Alpinist Bryan Mestre, took the photographs of the newly materialized lake on June 28th near the base of Dent du Géant Mountain, part of the larger Mont Blanc range that runs through France and Italy. A frequent hiker, Mestre remarked that this was the first time he'd ever seen a lake at this altitude during the summer months.
Hikers and climate scientists alike expect to see some glacial melting during the hottest days of summer. But the creation of an entire lake is a remarkably rare event. And one we might be seeing more of as climate change keeps turning up the heat.
France’s heatwave lake
Europe was in one of the most intense heat waves in recent memory this June. When Mestre discovered the lake on June 28th, France set an all-time record high of 114.6 degrees in the southern Gallargues-le-Montueux region. Record temperatures in the Mont Blanc region topped out at 48.74 degrees.
The Mont Blanc mountains remain covered in snow and ice all year round. The lake that Mestre found was around 9,800 feet above sea level and is also usually covered in ice.
"Needless to say, the lake was a real surprise… It's located in the 3,400 to 3,500-meter (11,155 to 11,483-feet) area. You're supposed to find ice and snow at this altitude, not liquid water. Most of the time when we stay for a day at this altitude, the water in our water bottles starts freezing," Mestre told IFL Science.

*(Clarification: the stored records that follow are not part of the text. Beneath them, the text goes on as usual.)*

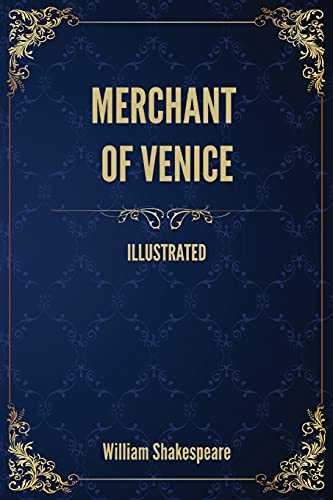 Merchant of Venice: (Illustrated)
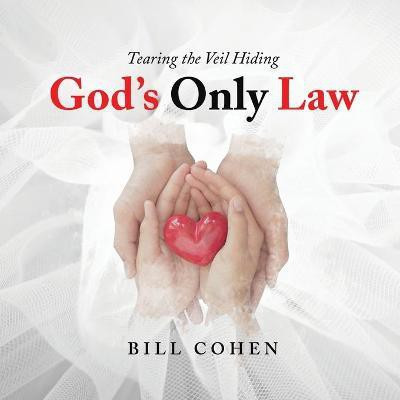 God's Only Law(English, Paperback, Cohen Bill)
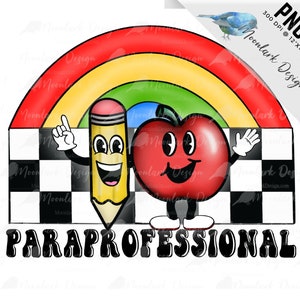 Paraprofessional PNG, Special Education PNG, Retro Character, Para sublimation, Groovy school, Groovy Teacher, Retro school, Commercial Use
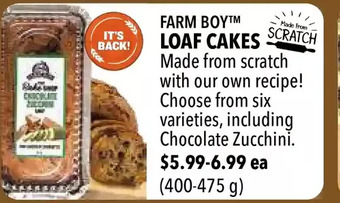 Farm Boy Farm boy loaf cakes offer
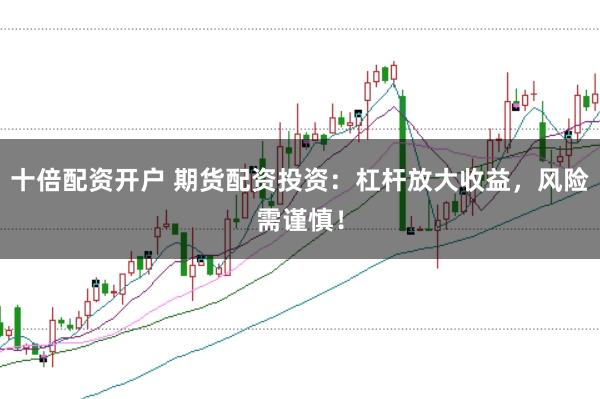 十倍配资开户 期货配资投资：杠杆放大收益，风险需谨慎！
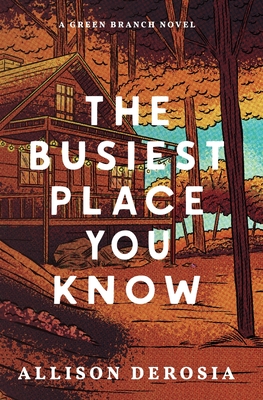 The Busiest Place You Know - Allison Derosia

Water above the Alp's 3,000 meter line is supposed to stay permanently frozen.
When speaking to the London Evening Standard, Mestre also remarked that:
"I have seen similar events in the Andes or in the Rockies, but the ecosystem is a lot different there. Snow is permanent in the Alps above 3,000 meters — it's not supposed to melt. Of course, with the whole global warming deal, it does melt, but it doesn't get this big."
According to National Geographic France the lake was around 10 meters by 30 meters or (33 feet by 98.5 feet). The lake was holding a couple thousand cubic meters of meltwater.

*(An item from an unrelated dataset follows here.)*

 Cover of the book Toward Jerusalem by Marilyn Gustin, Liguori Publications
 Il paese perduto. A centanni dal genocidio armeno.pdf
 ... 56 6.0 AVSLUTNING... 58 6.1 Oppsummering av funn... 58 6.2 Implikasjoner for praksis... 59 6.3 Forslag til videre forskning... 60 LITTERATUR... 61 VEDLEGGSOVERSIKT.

While this may have been an initial surprise to Mr. Mestre, many French glaciologists are starting to see a concerning trend as a similar lake was discovered in the same place last year.
French glaciologist concerns
Photo credit: JEAN-PIERRE CLATOT / GETTY IMAGES
Christian Vincent, a glaciologist at the Grenoble Glaciology Laboratory, believes that there is a direct link between the formation of this kind of pond and global warming.

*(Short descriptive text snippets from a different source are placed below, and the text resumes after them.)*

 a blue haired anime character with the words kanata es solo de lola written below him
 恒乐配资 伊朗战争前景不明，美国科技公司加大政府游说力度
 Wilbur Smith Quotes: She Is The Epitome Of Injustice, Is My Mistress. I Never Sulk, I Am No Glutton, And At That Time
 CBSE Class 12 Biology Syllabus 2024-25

Vincent remarks about a similar experience when a pond had formed over by the Rochemelon glacier in the Arc Valley, which sits on the French-Italian border. A lake had sprung up over a number of years, slowly gaining in size:
"At first it was a small pond formed in the 1960s, which grew without anyone perceiving its evolution. It was during a reconnaissance a few years ago that I realized that it contained 650,000 cubic meters of water and that it was threatening to overflow. An alert was then given and an artificial emptying operation had cleared the lake."
Vincent warns that we must be vigilant in tracking and understanding how these glacial "lakes" appear. While there is no immediate threat from the pond Mestre spotted, that doesn't preclude future problems from arising from this area or other ones like it.
"When the volume of these lakes becomes very important, it can become very dangerous if they overflow on the surface. This can threaten downstream structures and homes," says Vincent.